== Segment start ==
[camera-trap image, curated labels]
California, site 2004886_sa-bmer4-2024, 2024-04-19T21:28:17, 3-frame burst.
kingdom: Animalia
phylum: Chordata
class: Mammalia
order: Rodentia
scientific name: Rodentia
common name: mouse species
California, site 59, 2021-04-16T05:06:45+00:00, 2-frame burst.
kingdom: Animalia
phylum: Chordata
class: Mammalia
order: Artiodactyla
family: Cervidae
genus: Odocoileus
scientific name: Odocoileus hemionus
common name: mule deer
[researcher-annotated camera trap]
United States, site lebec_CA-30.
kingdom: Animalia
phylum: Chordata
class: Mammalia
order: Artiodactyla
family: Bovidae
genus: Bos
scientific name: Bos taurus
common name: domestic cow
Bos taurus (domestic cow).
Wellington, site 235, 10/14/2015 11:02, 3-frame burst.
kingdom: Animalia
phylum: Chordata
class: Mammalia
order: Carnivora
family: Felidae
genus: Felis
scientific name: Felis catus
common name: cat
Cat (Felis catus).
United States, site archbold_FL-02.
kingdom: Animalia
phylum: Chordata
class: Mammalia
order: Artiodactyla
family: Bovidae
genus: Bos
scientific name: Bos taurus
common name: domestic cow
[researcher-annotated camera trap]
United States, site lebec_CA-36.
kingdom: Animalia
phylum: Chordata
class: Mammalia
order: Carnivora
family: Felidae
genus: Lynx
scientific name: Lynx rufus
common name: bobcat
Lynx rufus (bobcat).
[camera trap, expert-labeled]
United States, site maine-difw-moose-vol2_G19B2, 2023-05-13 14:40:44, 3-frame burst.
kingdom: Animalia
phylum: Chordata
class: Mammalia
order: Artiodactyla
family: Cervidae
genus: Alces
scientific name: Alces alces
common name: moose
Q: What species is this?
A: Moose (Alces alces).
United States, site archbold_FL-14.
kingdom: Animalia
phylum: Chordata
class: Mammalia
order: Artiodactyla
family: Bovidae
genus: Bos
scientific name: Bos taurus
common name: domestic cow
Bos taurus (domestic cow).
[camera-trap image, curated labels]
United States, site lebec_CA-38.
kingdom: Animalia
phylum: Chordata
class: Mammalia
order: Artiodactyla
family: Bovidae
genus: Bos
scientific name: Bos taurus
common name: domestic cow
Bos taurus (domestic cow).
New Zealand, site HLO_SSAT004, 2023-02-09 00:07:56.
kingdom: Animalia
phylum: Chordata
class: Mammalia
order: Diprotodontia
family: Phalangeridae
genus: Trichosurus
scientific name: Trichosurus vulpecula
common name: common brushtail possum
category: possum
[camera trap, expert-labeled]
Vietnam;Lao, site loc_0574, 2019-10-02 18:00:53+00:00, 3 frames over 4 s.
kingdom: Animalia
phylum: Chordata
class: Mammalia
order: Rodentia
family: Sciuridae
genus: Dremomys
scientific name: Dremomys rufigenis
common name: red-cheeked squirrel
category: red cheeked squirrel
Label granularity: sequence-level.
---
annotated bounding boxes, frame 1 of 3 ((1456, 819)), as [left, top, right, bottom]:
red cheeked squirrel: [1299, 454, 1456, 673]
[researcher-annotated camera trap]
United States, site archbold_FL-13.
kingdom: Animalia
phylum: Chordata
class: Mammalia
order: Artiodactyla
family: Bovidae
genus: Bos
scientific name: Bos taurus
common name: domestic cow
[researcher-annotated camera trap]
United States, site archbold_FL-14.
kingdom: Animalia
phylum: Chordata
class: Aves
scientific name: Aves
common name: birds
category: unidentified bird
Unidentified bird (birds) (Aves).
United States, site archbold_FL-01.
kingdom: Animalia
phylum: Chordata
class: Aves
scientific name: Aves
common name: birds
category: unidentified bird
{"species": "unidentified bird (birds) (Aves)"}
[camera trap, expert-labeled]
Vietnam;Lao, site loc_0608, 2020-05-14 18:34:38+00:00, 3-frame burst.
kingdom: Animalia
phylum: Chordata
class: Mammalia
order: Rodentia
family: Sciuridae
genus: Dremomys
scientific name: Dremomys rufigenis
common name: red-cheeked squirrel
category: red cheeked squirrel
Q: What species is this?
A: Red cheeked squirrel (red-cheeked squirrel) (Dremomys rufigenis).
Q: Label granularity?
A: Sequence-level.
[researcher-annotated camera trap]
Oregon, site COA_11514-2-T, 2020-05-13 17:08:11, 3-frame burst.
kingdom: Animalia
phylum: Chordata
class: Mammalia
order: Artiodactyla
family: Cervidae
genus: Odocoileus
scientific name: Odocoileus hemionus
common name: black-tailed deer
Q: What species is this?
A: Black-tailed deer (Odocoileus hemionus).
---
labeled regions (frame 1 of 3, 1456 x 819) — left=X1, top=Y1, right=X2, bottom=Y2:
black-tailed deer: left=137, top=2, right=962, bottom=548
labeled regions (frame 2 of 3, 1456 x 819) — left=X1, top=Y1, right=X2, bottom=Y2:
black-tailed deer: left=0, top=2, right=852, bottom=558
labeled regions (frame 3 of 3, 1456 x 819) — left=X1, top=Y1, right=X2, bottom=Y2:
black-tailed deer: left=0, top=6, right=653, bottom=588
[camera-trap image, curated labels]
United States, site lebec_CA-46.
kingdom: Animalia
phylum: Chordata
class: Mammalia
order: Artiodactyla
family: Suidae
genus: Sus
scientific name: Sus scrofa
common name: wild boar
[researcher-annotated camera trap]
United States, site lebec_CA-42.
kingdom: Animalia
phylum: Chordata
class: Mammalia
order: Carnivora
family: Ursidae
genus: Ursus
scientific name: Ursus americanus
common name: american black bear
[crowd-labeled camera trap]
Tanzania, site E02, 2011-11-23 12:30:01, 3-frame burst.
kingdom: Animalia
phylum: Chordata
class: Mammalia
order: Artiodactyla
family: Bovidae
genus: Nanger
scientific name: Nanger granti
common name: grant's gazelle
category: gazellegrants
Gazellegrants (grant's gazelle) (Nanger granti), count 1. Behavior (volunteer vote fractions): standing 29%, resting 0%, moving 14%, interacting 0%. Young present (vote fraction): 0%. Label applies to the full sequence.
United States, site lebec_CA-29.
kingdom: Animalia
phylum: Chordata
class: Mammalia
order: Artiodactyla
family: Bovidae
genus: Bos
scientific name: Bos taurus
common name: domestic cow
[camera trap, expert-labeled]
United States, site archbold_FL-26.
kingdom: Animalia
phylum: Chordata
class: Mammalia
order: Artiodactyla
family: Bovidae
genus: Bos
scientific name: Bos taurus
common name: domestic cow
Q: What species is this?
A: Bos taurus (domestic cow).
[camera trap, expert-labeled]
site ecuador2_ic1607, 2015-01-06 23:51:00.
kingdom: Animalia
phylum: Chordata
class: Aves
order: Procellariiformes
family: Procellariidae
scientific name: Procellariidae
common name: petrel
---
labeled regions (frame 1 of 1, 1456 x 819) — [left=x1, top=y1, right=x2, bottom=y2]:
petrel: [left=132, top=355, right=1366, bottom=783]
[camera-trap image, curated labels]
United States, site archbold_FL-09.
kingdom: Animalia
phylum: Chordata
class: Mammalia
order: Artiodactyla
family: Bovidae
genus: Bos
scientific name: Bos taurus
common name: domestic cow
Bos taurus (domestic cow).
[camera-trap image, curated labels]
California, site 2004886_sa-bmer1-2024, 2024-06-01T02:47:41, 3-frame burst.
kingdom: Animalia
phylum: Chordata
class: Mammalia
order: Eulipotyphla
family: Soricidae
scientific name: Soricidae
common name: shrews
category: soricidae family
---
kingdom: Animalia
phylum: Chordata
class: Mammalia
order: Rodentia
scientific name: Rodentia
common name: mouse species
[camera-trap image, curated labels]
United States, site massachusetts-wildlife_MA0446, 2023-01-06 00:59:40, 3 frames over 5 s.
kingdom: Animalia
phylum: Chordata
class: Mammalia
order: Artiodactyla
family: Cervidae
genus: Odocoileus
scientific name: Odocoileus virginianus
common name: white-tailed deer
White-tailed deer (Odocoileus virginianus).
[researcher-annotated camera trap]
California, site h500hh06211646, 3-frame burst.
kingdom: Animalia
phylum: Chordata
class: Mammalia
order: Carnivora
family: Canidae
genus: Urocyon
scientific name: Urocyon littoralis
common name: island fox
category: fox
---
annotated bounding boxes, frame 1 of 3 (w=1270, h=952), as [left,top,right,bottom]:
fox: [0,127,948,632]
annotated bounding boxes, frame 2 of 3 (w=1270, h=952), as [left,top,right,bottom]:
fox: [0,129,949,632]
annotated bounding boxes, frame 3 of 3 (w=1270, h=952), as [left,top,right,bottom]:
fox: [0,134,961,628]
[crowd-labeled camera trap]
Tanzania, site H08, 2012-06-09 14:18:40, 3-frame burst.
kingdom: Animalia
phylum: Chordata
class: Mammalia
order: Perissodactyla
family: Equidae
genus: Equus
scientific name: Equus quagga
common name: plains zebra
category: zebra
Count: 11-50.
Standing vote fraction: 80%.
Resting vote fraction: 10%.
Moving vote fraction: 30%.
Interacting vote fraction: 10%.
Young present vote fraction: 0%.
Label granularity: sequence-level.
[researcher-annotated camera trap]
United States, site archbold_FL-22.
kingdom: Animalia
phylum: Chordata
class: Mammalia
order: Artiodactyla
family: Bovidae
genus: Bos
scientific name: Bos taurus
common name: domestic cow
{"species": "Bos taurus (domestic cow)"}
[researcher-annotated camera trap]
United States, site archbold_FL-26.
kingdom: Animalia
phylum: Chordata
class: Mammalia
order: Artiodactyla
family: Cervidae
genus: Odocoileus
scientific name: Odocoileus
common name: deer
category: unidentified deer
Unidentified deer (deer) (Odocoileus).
== Segment end ==
__What needs to be done__.
Every line from the first entry to the line containing "common name: moose" should be transcribed exactly, and nothing beyond it.

__Solution below__.
[camera-trap image, curated labels]
California, site 2004886_sa-bmer4-2024, 2024-04-19T21:28:17, 3-frame burst.
kingdom: Animalia
phylum: Chordata
class: Mammalia
order: Rodentia
scientific name: Rodentia
common name: mouse species
California, site 59, 2021-04-16T05:06:45+00:00, 2-frame burst.
kingdom: Animalia
phylum: Chordata
class: Mammalia
order: Artiodactyla
family: Cervidae
genus: Odocoileus
scientific name: Odocoileus hemionus
common name: mule deer
[researcher-annotated camera trap]
United States, site lebec_CA-30.
kingdom: Animalia
phylum: Chordata
class: Mammalia
order: Artiodactyla
family: Bovidae
genus: Bos
scientific name: Bos taurus
common name: domestic cow
Bos taurus (domestic cow).
Wellington, site 235, 10/14/2015 11:02, 3-frame burst.
kingdom: Animalia
phylum: Chordata
class: Mammalia
order: Carnivora
family: Felidae
genus: Felis
scientific name: Felis catus
common name: cat
Cat (Felis catus).
United States, site archbold_FL-02.
kingdom: Animalia
phylum: Chordata
class: Mammalia
order: Artiodactyla
family: Bovidae
genus: Bos
scientific name: Bos taurus
common name: domestic cow
[researcher-annotated camera trap]
United States, site lebec_CA-36.
kingdom: Animalia
phylum: Chordata
class: Mammalia
order: Carnivora
family: Felidae
genus: Lynx
scientific name: Lynx rufus
common name: bobcat
Lynx rufus (bobcat).
[camera trap, expert-labeled]
United States, site maine-difw-moose-vol2_G19B2, 2023-05-13 14:40:44, 3-frame burst.
kingdom: Animalia
phylum: Chordata
class: Mammalia
order: Artiodactyla
family: Cervidae
genus: Alces
scientific name: Alces alces
common name: moose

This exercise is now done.